Within several previous projects, we have held consultations for development teams coming from the relational world and adopting Cassandra database. The experience gained from those projects has triggered me to publish my learning guidelines for it. We see a pattern when adopting Cassandra and it involves taking a shortcut rather than an in-depth understanding of how Cassandra works. I will try to address those shortcuts and red flags and give you advice on how to start.
The pattern is as follows: some developer in the team follows the trends and reads that Cassandra works great with writing heavy data load, sensor data, messages from IoT etc. There is a requirement that part of the system will need distributed scalable storage. The most senior developer makes a decision, Cassandra is hot and popular, it fits the use case so we will go with it. The background of the development team is usually in the relational world. So they go with it. They install Cassandra on one node, they do not have a need for more at the moment and start developing (red flag one). Data modeling is the next task and from relational world experience, that is something picked along the way, you do not need to put too much effort in it since database objects resemble the domain objects (red flag two). So they start to model tables for single entities, each of them having a generated id, and join data by ID at the application level. It is said that Cassandra is scalable and fast, so adding more nodes will overcome the poorly modeled data. The data model starts talking, joining data at the application level in huge lists becomes hard, making queries to many tables becomes overly complex, the team is working hard to keep the data in different tables in sync. Even when problems start manifesting in slow reads, the development team decides not to change the data model, because it is common in the relational world to stick with your tables after you initially model them (red flag number three). The application is becoming more and more popular, and then there is a need for scaling. The development team starts adding nodes, and they realize that Cassandra is not as scalable as it should be. The truth is, if you start with 3 nodes instead of one, you will choose NetworkTopologyStrategy over SimpleStrategy so you will have one less problem scaling out. This is just one example from many of those complicating the process of scaling out when using a single node at the beginning.

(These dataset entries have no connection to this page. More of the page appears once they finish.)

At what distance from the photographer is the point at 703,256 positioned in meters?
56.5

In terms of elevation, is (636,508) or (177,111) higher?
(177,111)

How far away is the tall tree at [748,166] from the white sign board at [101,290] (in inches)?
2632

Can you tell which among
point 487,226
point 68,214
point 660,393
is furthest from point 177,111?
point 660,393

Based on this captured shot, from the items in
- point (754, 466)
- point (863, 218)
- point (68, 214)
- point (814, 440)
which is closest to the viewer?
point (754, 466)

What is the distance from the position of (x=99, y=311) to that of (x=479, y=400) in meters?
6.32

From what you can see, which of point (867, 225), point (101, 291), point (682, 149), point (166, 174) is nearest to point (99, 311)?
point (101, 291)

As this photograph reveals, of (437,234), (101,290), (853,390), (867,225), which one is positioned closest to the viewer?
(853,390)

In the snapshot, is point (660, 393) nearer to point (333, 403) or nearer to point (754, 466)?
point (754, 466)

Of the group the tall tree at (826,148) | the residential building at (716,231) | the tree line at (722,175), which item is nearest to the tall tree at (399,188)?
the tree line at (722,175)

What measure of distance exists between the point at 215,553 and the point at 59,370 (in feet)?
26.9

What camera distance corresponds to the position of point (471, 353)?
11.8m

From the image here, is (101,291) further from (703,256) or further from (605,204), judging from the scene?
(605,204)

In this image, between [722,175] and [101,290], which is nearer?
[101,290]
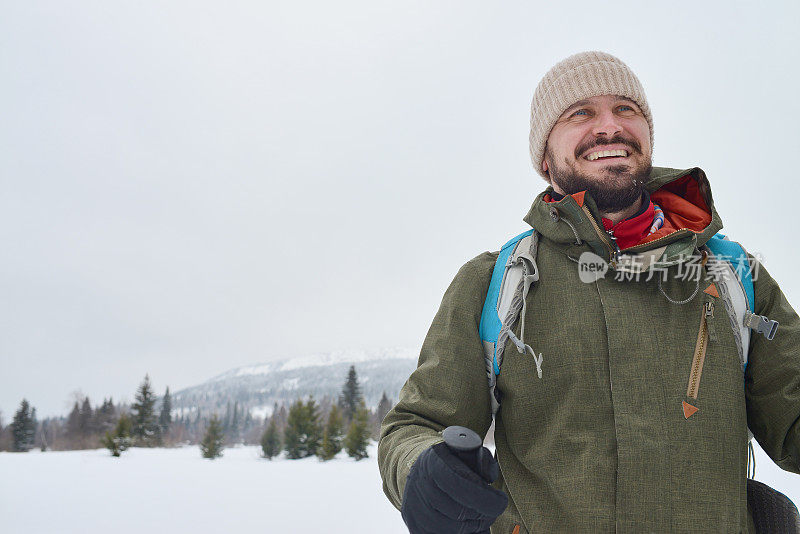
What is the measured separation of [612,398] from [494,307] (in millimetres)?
515

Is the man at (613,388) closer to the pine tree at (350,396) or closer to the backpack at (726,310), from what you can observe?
the backpack at (726,310)

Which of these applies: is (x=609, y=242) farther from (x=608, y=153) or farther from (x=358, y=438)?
(x=358, y=438)

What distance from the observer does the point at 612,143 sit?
2.11 meters

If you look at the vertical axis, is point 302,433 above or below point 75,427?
above

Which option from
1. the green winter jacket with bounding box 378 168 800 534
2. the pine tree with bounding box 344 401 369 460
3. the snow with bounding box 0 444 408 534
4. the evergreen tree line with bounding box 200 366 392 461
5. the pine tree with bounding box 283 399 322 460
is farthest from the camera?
the pine tree with bounding box 283 399 322 460

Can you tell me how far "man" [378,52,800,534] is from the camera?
150 cm

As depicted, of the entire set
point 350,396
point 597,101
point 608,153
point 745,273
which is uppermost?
point 597,101

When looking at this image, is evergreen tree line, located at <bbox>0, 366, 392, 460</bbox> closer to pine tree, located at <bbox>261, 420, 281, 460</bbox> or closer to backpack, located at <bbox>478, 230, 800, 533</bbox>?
pine tree, located at <bbox>261, 420, 281, 460</bbox>

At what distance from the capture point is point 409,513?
116 cm

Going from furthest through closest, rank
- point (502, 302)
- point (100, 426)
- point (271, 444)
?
point (100, 426), point (271, 444), point (502, 302)

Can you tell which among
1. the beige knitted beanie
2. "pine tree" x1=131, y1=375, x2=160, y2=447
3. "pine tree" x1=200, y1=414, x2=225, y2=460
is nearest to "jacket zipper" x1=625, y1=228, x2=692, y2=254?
the beige knitted beanie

Red flag number one – using Cassandra on a single node
This problem is not that specific to Cassandra itself, but it is a problem of every distributed product. Whenever you work with distributed systems, make sure you work with at least three nodes from the beginning. Problems in distributed systems are completely different from problems in single-node systems, just to name a few: consuming messages exactly once, saving files to file systems, scheduling, and locking. The point to take here is that you should always start developing against a truly distributed system, if you have a need for distributed technology like Cassandra, start a three node cluster from the beginning and develop against it. If you use a single node cluster, you will pay in the long run when you have the need to scale out.
Red flag number two – relational world data modeling
Cassandra is specific, just as every NoSQL database is. In order to achieve efficiency, you need to know how it works, both externally and internally. Relational databases hide a lot of details from developers and you do not need to know how data is stored on disk to make efficient queries. In Cassandra, it is important to use query-based modeling, you need to know how you will read your data before modeling it. It is a distributed system, so data should be denormalized and replicated, with a lot of duplications. It is a common thing to see the same data spread across many tables, each optimized for different read queries.
Red flag number three – evolving data model
Before we started working with Cassandra, we had solved problems of a not-so-perfect data model with additional query or additional join. Here you do not have the commodity of joins on the one hand, and you must optimize the data model for reading on the other hand. As stated in the previous red flag, you need the best data model for each feature, so if the feature requirements are changed, the data model should be changed also. In query based modeling, data model is exposed all the way up (this is a tradeoff to achieve performance) so it should evolve as feature requirements evolve. That was the prime reason why we came up with Cassandra Migration Tool, a supporting library which stores the database version and eases up Schema and Data changes.
Learning guidelines
So, how to overcome these obstacles and make the adoption of this new technology a smooth ride? First of all, watch the Introduction to NoSQL by Martin Fowler; this is not a prerequisite for Cassandra, but it is a great video explaining NoSQL databases and why they exist. Cassandra was developed based on two storage engines, Google BigTable and Amazon DynamoDB so my suggestion is to follow up with those two whitepapers.
Now that you have enough background information, you are ready for DataStax Academy. They have free online courses which will bring you up to speed in no time. As a bare minimum, I would advise watching DS201: Cassandra core concepts and DS220: Data Modeling. As the last step, there is a great four video series from Patrick McFadin, DataStax Cassandra Evangelist, on Data Modeling topic. He talks a lot about real world examples and advanced techniques of achieving great data models.
This is our regular learning path in SmartCat, it is just tip of the iceberg but it gets you to a place where you understand the decisions you make regarding Cassandra. Hope it will help in overcoming some of the obstacles when starting to work with this great database. It is more of a time-consuming path, but after watching those videos, it will definitely pay off in the long run. It will be much clearer why some decisions were made, why the data model needs to evolve with the way the data is read, and why knowing internals is so important for its performance.
We are interested to hear your experiences and would like to hear which learning path you have taken.